WHAT THIS TASK INVOLVES:
Repeat exactly the lines from the line containing "What is the distance of the green" to the last line of the listing, including both.
########
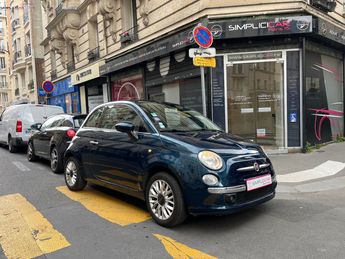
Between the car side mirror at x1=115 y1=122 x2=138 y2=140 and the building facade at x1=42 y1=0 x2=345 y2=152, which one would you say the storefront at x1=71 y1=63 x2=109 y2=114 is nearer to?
the building facade at x1=42 y1=0 x2=345 y2=152

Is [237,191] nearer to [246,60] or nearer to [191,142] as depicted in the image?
[191,142]

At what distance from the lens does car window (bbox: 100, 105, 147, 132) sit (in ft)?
16.2

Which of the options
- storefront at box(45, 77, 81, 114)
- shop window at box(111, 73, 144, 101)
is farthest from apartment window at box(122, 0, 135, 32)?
storefront at box(45, 77, 81, 114)

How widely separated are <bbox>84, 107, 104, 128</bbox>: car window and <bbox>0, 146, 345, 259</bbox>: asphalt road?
1266 millimetres

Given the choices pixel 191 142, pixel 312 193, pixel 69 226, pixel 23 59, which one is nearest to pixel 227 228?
pixel 191 142

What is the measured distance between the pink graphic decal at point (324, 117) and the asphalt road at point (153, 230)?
4909 millimetres

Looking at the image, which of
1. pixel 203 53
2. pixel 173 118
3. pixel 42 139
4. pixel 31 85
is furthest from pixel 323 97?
pixel 31 85

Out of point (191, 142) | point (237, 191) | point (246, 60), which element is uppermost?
point (246, 60)

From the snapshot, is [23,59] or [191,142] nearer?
[191,142]

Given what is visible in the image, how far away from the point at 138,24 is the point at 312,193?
10.3m

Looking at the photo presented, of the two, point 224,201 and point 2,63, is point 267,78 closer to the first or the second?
point 224,201

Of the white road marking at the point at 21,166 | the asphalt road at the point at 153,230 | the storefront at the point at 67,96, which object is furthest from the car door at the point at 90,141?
the storefront at the point at 67,96

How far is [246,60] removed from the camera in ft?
32.3

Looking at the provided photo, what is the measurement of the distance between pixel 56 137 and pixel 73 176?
2142mm
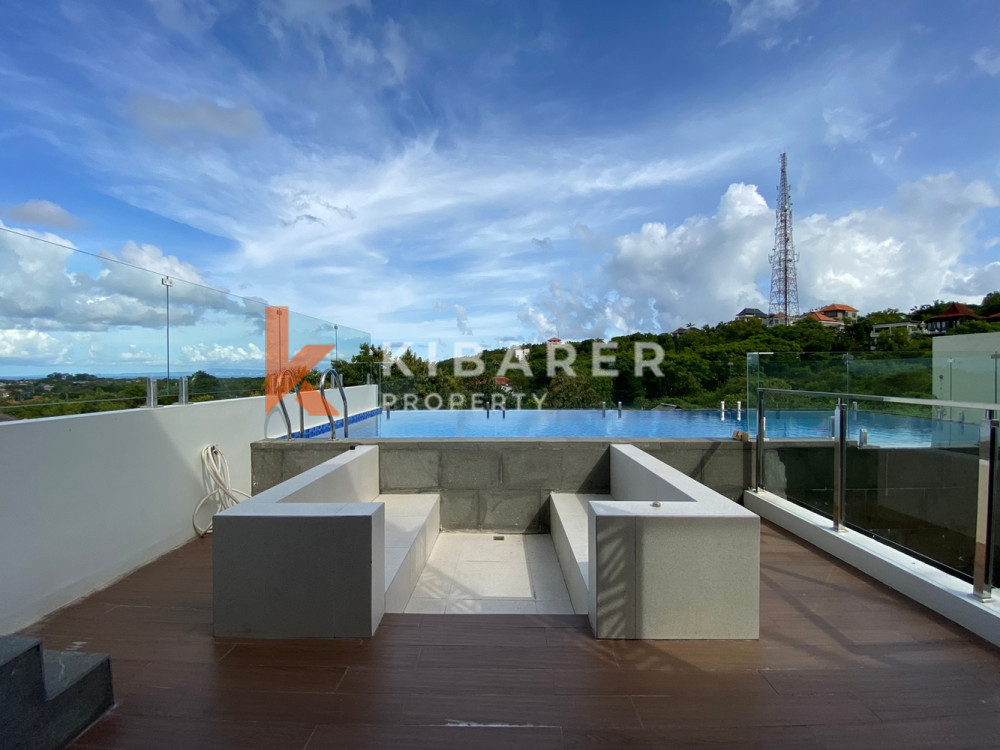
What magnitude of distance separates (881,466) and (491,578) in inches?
109

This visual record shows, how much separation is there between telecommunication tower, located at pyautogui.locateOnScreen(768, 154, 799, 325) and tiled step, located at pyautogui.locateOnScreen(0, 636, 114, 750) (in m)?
32.7

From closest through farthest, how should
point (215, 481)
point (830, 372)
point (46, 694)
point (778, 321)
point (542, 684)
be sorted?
point (46, 694)
point (542, 684)
point (215, 481)
point (830, 372)
point (778, 321)

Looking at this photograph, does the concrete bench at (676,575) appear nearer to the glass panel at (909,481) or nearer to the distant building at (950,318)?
the glass panel at (909,481)

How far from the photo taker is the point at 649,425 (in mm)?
5996

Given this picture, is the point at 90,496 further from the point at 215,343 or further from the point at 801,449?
the point at 801,449

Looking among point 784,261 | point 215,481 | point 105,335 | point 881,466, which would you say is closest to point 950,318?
point 784,261

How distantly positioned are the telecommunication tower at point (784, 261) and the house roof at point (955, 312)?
895 centimetres

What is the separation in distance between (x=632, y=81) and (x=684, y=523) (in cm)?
830

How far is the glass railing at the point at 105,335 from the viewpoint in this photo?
2.57 m

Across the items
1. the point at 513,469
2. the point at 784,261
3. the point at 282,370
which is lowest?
the point at 513,469

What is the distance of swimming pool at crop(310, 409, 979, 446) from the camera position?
3.53m

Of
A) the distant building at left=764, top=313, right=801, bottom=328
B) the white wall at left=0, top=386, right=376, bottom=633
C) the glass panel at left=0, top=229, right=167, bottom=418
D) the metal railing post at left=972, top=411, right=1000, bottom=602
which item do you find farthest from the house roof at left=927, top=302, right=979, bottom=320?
the glass panel at left=0, top=229, right=167, bottom=418

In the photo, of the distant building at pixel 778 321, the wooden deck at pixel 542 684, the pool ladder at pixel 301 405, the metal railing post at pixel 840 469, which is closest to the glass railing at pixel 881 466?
the metal railing post at pixel 840 469

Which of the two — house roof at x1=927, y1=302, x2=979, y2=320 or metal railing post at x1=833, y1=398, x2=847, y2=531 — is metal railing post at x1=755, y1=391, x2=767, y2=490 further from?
house roof at x1=927, y1=302, x2=979, y2=320
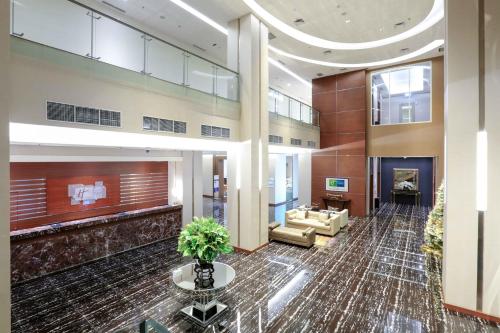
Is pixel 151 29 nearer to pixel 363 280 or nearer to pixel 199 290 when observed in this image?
pixel 199 290

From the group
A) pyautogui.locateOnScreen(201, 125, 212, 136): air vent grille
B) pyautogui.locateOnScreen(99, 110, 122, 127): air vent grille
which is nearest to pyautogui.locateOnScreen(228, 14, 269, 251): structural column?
pyautogui.locateOnScreen(201, 125, 212, 136): air vent grille

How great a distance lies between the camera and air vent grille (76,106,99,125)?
4.12 metres

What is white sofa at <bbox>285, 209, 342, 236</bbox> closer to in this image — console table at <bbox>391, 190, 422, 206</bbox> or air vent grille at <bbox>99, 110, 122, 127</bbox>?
air vent grille at <bbox>99, 110, 122, 127</bbox>

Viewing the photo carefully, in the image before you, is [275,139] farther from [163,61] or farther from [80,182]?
[80,182]

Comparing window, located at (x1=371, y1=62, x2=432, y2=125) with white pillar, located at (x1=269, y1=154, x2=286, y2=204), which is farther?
white pillar, located at (x1=269, y1=154, x2=286, y2=204)

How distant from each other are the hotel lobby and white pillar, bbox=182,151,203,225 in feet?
0.25

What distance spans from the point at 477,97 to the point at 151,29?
870 centimetres

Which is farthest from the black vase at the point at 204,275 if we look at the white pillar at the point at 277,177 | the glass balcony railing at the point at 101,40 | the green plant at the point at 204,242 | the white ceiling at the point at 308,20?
the white pillar at the point at 277,177

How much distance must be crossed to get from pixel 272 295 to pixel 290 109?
7.64 m

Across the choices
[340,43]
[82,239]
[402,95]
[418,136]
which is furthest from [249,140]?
[402,95]

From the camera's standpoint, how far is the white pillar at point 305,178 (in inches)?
543

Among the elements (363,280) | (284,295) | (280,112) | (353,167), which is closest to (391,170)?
(353,167)

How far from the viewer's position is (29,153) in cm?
593

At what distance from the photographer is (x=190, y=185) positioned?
9.51 m
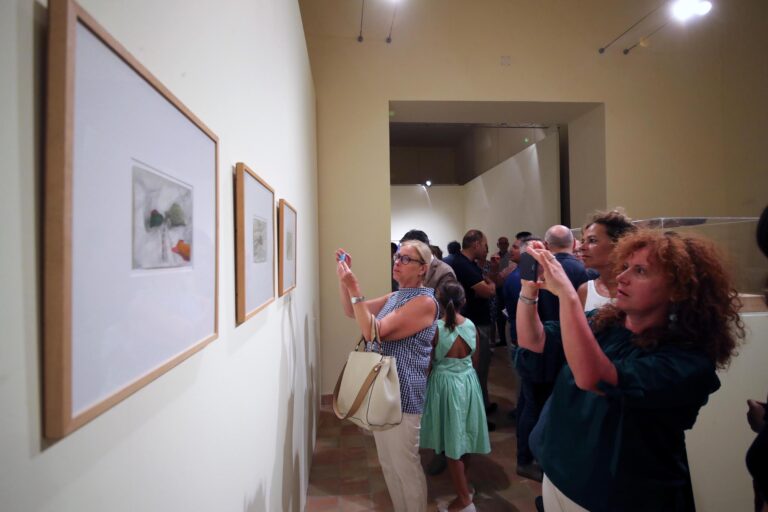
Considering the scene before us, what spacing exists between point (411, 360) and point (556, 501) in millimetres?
931

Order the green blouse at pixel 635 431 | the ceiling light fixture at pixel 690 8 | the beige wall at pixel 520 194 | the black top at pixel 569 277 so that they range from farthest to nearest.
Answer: the beige wall at pixel 520 194 < the ceiling light fixture at pixel 690 8 < the black top at pixel 569 277 < the green blouse at pixel 635 431

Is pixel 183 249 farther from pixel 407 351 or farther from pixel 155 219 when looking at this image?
pixel 407 351

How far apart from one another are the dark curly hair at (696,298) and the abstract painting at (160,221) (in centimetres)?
129

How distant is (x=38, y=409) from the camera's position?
16.6 inches

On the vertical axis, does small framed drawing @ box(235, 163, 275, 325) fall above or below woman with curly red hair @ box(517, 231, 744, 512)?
above

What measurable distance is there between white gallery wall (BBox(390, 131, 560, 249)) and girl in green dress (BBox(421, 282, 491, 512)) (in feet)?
12.4

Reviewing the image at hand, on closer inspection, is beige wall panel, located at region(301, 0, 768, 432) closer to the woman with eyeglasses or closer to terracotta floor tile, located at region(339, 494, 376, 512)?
terracotta floor tile, located at region(339, 494, 376, 512)

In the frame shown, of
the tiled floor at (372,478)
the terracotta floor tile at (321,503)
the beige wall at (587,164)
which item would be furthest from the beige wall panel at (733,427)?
the beige wall at (587,164)

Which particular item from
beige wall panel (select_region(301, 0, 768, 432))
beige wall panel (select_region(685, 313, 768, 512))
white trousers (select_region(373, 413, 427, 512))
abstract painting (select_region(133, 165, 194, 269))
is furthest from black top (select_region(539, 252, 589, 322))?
abstract painting (select_region(133, 165, 194, 269))

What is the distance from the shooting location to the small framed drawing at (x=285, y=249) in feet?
5.98

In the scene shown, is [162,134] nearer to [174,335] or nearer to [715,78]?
[174,335]

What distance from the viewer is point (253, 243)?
4.29 feet

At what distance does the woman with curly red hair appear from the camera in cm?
114

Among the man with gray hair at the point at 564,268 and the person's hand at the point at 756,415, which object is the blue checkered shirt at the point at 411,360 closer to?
the man with gray hair at the point at 564,268
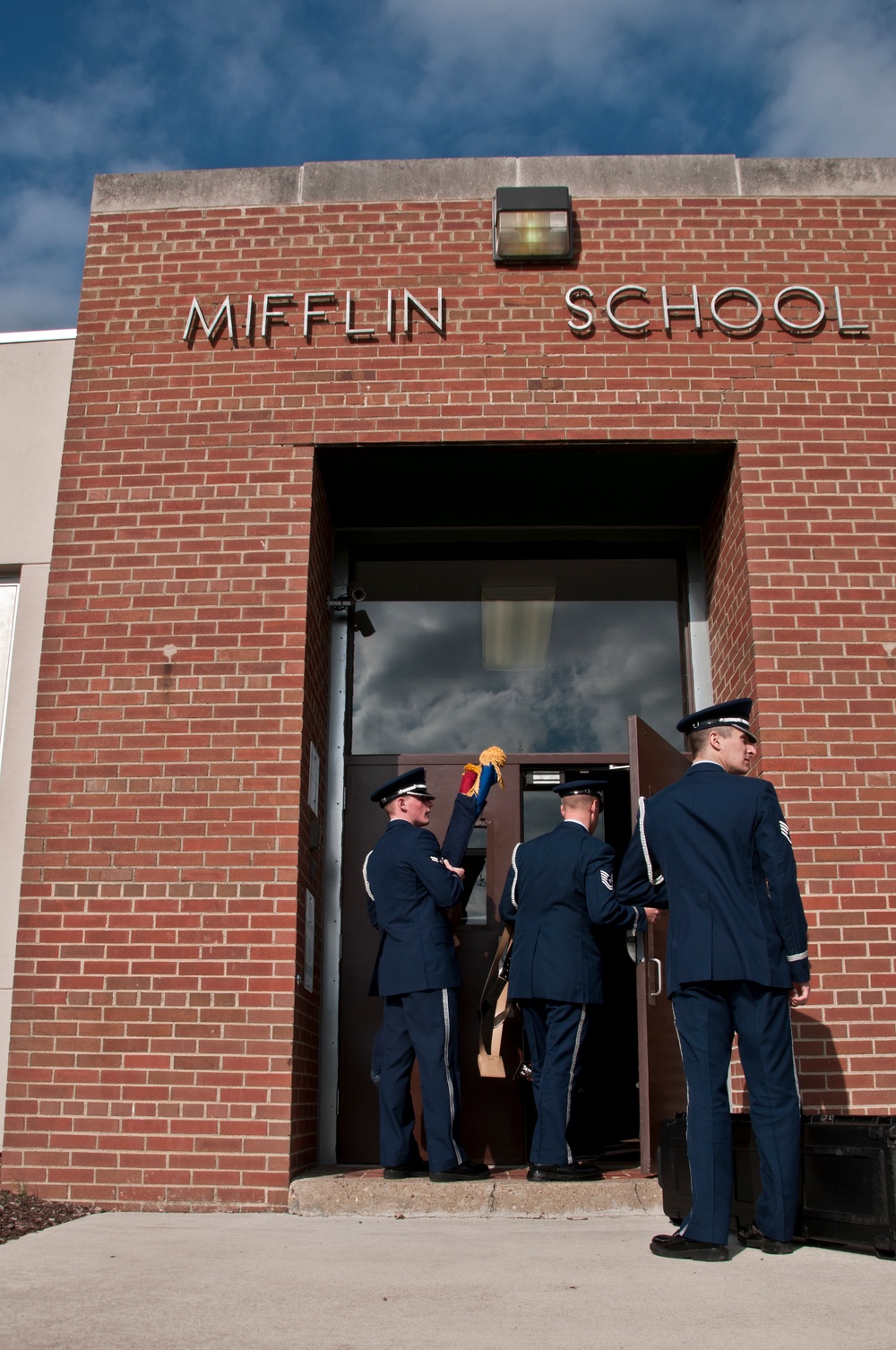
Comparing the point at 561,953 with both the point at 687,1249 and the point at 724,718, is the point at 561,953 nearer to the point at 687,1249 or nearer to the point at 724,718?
the point at 724,718

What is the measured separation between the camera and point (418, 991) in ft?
18.7

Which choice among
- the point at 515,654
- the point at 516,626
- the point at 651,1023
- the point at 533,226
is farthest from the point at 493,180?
the point at 651,1023

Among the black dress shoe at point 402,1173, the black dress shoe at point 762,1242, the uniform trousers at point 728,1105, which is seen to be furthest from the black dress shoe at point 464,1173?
the uniform trousers at point 728,1105

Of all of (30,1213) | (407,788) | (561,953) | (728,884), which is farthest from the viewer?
(407,788)

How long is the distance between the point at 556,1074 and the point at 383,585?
3197 mm

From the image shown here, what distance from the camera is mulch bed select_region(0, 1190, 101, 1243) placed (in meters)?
4.88

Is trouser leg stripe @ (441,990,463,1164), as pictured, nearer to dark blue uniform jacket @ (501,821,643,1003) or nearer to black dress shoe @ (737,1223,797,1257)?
dark blue uniform jacket @ (501,821,643,1003)

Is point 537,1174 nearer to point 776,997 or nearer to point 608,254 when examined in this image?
point 776,997

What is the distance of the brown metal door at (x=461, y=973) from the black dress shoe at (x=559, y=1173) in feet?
3.22

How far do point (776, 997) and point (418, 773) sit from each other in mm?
2513

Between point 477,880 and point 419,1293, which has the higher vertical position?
point 477,880

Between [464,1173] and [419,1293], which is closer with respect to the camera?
[419,1293]

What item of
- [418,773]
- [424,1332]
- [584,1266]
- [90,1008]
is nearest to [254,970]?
[90,1008]

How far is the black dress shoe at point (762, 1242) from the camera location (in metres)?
4.16
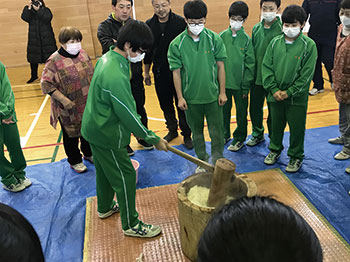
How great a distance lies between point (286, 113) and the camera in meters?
3.21

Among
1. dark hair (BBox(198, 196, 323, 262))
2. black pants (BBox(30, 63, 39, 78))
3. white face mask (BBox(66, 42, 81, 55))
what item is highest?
white face mask (BBox(66, 42, 81, 55))

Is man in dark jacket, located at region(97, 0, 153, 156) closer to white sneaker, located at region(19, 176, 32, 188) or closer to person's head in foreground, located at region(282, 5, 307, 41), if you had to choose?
white sneaker, located at region(19, 176, 32, 188)

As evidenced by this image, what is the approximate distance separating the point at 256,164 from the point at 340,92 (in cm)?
107

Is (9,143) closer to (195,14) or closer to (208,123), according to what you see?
(208,123)

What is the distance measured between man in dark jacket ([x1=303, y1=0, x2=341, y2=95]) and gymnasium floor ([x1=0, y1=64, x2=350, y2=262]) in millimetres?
839

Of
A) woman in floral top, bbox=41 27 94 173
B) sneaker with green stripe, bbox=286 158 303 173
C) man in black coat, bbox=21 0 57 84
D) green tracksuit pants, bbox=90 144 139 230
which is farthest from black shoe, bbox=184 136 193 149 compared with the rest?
man in black coat, bbox=21 0 57 84

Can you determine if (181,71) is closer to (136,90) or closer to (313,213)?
(136,90)

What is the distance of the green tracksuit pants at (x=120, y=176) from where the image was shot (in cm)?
234

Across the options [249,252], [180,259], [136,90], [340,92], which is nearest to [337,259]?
[180,259]

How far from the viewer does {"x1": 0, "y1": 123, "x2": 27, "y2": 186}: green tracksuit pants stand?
3117 millimetres

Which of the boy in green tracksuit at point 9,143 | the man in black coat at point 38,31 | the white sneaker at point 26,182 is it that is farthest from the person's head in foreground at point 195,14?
the man in black coat at point 38,31

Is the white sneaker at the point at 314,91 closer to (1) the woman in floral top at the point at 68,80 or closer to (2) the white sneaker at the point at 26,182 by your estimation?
(1) the woman in floral top at the point at 68,80

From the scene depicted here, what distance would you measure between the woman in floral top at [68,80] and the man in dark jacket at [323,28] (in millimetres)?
########
SOLUTION TO THIS PROBLEM:
What is the distance of the green tracksuit pants at (x=120, y=176) from where the image was shot (in cm)?
234

Across the options [249,252], [180,259], [136,90], [340,92], which is nearest to [337,259]?
[180,259]

How far from the viewer does {"x1": 0, "y1": 123, "x2": 27, "y2": 186}: green tracksuit pants stand?
3117 millimetres

Which of the boy in green tracksuit at point 9,143 | the man in black coat at point 38,31 | the white sneaker at point 26,182 is it that is farthest from the person's head in foreground at point 195,14?
the man in black coat at point 38,31

Is the white sneaker at the point at 314,91 closer to (1) the woman in floral top at the point at 68,80 or closer to (2) the white sneaker at the point at 26,182 by your estimation?
(1) the woman in floral top at the point at 68,80

From the scene depicted here, what distance would you measure between the woman in floral top at [68,80] and the man in dark jacket at [323,28] (in millimetres)?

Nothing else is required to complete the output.